Simple to understand, yet the quick-fix mentality has become entrenched. All that remains are prevention (health of the environment and the individual) and resilience (a resilient society needs large reserves of masks, pharmaceutical factories, healthcare professionals, ICU beds). But we haven’t made the mental leap to that.
It means giving up the idea of “business as usual” to admit that is an illusion and prevention and resilience make for more comfortable living conditions ultimately than playing catch-up with lockdowns and border closures, vaccine shortages and emergency care.
So much for Ulrich’s article.
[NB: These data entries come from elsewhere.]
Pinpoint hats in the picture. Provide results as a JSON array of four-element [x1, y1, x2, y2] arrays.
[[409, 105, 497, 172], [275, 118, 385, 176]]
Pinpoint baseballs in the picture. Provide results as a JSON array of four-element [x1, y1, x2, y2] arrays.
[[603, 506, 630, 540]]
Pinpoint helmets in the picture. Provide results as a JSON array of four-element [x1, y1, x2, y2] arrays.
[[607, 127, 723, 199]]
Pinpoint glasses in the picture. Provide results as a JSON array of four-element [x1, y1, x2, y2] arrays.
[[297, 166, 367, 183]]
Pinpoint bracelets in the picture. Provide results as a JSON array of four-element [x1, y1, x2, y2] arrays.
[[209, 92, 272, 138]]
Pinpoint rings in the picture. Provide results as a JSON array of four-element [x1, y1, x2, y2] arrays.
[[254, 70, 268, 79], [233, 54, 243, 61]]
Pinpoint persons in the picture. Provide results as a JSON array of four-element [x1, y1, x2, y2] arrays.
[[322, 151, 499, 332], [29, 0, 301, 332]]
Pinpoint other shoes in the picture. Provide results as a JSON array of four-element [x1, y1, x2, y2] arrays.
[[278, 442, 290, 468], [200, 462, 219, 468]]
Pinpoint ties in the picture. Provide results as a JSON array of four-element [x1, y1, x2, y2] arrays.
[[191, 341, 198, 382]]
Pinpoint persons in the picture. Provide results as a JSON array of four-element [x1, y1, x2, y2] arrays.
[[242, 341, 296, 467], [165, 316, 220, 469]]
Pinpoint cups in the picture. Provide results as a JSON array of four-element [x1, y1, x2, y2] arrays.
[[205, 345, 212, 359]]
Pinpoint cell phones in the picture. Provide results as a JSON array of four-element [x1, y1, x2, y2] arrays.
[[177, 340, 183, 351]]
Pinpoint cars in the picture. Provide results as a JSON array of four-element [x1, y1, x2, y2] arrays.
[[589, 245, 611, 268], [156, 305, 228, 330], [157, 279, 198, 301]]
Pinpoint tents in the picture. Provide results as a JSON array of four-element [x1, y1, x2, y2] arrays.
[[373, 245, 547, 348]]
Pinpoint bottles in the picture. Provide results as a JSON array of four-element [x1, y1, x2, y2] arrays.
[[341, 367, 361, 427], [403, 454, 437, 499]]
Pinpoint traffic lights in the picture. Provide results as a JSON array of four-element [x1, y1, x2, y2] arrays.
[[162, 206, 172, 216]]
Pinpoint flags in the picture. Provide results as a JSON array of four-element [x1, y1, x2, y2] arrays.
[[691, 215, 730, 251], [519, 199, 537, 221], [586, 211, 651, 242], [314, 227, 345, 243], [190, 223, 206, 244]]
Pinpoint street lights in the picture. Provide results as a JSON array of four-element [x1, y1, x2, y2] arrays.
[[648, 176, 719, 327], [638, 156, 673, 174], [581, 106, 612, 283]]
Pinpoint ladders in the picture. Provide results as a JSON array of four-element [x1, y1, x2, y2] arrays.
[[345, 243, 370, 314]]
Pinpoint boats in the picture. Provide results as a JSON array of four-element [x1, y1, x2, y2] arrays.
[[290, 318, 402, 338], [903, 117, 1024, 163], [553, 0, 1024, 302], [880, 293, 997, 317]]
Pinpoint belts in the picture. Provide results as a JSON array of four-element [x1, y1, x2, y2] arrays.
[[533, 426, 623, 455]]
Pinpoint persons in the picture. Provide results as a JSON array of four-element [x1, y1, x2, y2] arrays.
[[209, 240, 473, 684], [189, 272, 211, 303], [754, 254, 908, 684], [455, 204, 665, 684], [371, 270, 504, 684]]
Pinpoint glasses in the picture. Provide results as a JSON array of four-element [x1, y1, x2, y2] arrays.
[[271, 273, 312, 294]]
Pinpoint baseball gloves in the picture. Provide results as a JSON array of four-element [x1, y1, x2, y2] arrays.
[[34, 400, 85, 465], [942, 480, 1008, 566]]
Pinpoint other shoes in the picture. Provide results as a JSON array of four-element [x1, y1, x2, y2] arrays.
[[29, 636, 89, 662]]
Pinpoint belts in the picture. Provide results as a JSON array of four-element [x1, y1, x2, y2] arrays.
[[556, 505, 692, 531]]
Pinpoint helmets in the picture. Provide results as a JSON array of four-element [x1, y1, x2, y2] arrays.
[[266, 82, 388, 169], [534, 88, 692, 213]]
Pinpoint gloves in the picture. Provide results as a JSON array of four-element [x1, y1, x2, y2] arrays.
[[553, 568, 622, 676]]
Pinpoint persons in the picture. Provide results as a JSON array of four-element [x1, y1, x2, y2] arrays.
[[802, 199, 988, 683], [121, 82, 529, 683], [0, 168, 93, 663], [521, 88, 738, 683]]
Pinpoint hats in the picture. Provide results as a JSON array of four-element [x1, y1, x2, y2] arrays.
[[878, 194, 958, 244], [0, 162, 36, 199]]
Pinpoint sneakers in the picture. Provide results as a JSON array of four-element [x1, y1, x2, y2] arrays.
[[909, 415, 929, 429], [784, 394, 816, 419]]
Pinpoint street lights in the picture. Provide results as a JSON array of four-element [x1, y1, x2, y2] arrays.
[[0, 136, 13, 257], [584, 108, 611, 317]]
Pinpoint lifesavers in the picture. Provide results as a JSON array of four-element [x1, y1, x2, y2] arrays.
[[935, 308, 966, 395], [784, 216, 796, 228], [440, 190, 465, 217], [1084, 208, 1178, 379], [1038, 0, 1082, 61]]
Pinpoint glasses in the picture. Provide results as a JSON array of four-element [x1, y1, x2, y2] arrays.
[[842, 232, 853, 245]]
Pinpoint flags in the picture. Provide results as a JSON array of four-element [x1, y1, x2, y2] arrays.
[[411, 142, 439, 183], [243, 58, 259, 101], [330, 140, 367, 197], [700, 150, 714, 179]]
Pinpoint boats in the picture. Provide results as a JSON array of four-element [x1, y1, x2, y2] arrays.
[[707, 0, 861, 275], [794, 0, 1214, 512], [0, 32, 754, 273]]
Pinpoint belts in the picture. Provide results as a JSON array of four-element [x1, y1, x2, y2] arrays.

How much of this is true for other countries? Most, I’d say. However, articles appeared for years before the Covid-19 pandemic decrying deforestation and outlining exactly what the consequences of clearing for mining, palm oil production, biofuel crops, and housing are.
I found a trove of information about climate change and human health in researching this article, all underlining this point: we need to be thinking ahead. The scientists are and have been. It is we who need to catch up in order to bring pressure to bear on legislators for change.
According to the French news channel BFMTV on February 17, 2021, 31% of French people believe life will return to normal in 2021, 30% in 2022, and 17% after 2022. One in five thinks life will never be the same again. Many are having difficulty planning for the future, with 39% living from day to day because the future is too uncertain.
How much reality is bearable? Sometimes denial is the only way we can protect ourselves and get through the day until we are strong enough to accept what is happening, until we are able to process it and find ways to cope. This incidentally goes a long way to explaining the political clashes taking place in the US.
It was true for me when I received a cancer diagnosis a few years back. Every scrap of emotional energy I possessed went to holding it together, yet every time I just began to feel okay someone would smash that to smithereens by pushing me to think about the next phase before I was done processing the one I was in.
Sooner or later you have to pull yourself up and consider your options. Wishing the cancer away wasn’t going to work.
The Corona pandemic has been similar, except we are in collective denial and scarcely anyone is thinking about why this happened and how to prevent it happening again.
When the pandemic broke, we all had to believe it would be better by summer, or just after the summer, or by the end of 2020, or sometime in 2021 — maybe in spring when most will have been vaccinated. Then there were supply delays and new variants appeared.
When I read it might be with us until the end of 2022 I fell into a pit of despair.
Remember March 2020 during the first lockdown? “Tutto andrà bene,” said the Italians — everything will be okay. The rose-colored glasses came off with the heavy death toll.
Yet Italians today are seemingly more optimistic than many others about the outcome of the pandemic.
I wanted to hear “Abbracciame” again, so I listened to it on YouTube. Some will say it was naiveté, even cheesiness. But somehow that video of a whole Naples apartment complex singing together with hope pulled me out of my morass.
We have a long road ahead. After we are immunized the world will still need to be rebuilt on a different foundation. Travel, globalization, agriculture, health care — this and more are due a serious review.
What is wrong with creating moments of beauty to sustain us while we are building a beautiful new world?